[Data items]

----

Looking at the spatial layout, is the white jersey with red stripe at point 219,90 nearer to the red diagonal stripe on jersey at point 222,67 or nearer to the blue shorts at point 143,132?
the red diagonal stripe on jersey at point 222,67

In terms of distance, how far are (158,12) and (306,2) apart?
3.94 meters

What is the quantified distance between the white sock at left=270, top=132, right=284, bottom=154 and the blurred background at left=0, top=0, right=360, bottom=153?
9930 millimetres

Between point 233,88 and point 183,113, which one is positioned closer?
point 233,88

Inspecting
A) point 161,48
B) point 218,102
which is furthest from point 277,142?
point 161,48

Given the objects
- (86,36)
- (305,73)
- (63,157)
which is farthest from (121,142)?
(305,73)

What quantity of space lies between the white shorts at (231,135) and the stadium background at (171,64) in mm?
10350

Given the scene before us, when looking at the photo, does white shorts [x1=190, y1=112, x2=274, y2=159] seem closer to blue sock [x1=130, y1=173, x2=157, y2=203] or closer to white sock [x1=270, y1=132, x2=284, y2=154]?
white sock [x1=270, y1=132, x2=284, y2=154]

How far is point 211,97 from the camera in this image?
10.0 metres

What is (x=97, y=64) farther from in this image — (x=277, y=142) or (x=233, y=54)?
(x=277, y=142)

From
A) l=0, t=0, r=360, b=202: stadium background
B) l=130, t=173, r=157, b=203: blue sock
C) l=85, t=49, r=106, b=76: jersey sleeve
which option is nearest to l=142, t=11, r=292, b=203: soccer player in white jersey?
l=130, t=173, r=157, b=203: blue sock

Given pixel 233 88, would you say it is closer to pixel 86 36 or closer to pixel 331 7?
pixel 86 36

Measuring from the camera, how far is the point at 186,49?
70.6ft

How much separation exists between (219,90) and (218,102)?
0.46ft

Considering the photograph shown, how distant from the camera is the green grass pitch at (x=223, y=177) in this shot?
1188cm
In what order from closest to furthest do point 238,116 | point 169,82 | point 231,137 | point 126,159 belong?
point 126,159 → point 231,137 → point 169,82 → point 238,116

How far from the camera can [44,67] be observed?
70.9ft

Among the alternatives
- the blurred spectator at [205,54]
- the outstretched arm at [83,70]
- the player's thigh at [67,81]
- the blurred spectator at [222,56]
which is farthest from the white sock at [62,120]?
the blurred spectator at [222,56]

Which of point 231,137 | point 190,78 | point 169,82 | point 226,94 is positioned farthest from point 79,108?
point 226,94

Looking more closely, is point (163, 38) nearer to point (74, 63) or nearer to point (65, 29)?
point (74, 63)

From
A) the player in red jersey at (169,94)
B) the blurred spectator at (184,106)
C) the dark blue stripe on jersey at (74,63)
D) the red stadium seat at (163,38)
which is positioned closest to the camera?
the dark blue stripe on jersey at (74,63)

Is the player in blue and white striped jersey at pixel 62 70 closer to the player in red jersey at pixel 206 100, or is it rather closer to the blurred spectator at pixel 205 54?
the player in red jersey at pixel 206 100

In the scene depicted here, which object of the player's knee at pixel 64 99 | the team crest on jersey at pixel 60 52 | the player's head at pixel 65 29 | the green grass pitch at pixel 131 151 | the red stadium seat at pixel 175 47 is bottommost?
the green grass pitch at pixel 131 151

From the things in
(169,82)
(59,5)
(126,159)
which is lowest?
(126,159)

----

> Goal of the exercise: Rewrite the records above, replacing the phrase "stadium background" with "arena backdrop" wherever it occurs and leaving everything else unchanged.

> Task answer:
Looking at the spatial layout, is the white jersey with red stripe at point 219,90 nearer to the red diagonal stripe on jersey at point 222,67 or nearer to the blue shorts at point 143,132?
the red diagonal stripe on jersey at point 222,67

In terms of distance, how far are (158,12) and (306,2) apart?
3.94 meters

What is the quantified distance between the white sock at left=270, top=132, right=284, bottom=154 and the blurred background at left=0, top=0, right=360, bottom=153?
9930 millimetres

Between point 233,88 and point 183,113, which one is positioned closer?
point 233,88

Inspecting
A) point 161,48
B) point 218,102
which is furthest from point 277,142?
point 161,48

Given the objects
- (86,36)
- (305,73)
- (63,157)
which is farthest from (121,142)?
(305,73)

What quantity of space lies between the white shorts at (231,135) and the arena backdrop at (171,64) in mm?
10350

Given the scene before us, when looking at the photo, does white shorts [x1=190, y1=112, x2=274, y2=159] seem closer to blue sock [x1=130, y1=173, x2=157, y2=203] or closer to white sock [x1=270, y1=132, x2=284, y2=154]?
white sock [x1=270, y1=132, x2=284, y2=154]

How far is point 211,97 from the camera in this image?
10.0 metres

What is (x=97, y=64) farther from in this image — (x=277, y=142) or (x=233, y=54)?
(x=277, y=142)

From
A) l=0, t=0, r=360, b=202: arena backdrop
B) l=130, t=173, r=157, b=203: blue sock
C) l=85, t=49, r=106, b=76: jersey sleeve
which option is nearest to l=142, t=11, r=292, b=203: soccer player in white jersey?
l=130, t=173, r=157, b=203: blue sock

Given pixel 233 88, would you say it is closer to pixel 86 36 or closer to pixel 331 7?
pixel 86 36

Measuring from the camera, how far is the point at 186,49?
70.6ft

How much separation exists between (219,90) and (218,102)?
0.46ft

Considering the photograph shown, how distant from the camera is the green grass pitch at (x=223, y=177) in this shot?
1188cm
In what order from closest to furthest do point 238,116 | point 169,82 | point 231,137 | point 126,159 belong?
point 126,159 → point 231,137 → point 169,82 → point 238,116

How far from the camera can [44,67] be observed?
70.9ft

Among the alternatives
- the blurred spectator at [205,54]
- the outstretched arm at [83,70]
- the player's thigh at [67,81]
- the blurred spectator at [222,56]
which is farthest from the white sock at [62,120]?
the blurred spectator at [222,56]

Which of point 231,137 | point 190,78 | point 169,82 | point 226,94 is positioned farthest from point 79,108?
point 226,94

Looking more closely, is point (163, 38) nearer to point (74, 63) or nearer to point (65, 29)?
point (74, 63)

From
A) the player in red jersey at (169,94)
B) the blurred spectator at (184,106)
C) the dark blue stripe on jersey at (74,63)
D) the red stadium seat at (163,38)
which is positioned closest to the camera?
the dark blue stripe on jersey at (74,63)

Is the player in blue and white striped jersey at pixel 62 70 closer to the player in red jersey at pixel 206 100, or is it rather closer to the blurred spectator at pixel 205 54?
the player in red jersey at pixel 206 100

In the scene depicted here, which object of the player's knee at pixel 64 99 | the team crest on jersey at pixel 60 52 | the player's head at pixel 65 29 | the green grass pitch at pixel 131 151 | the red stadium seat at pixel 175 47 is bottommost?
the green grass pitch at pixel 131 151

From the things in
(169,82)
(59,5)
(126,159)
which is lowest?
(126,159)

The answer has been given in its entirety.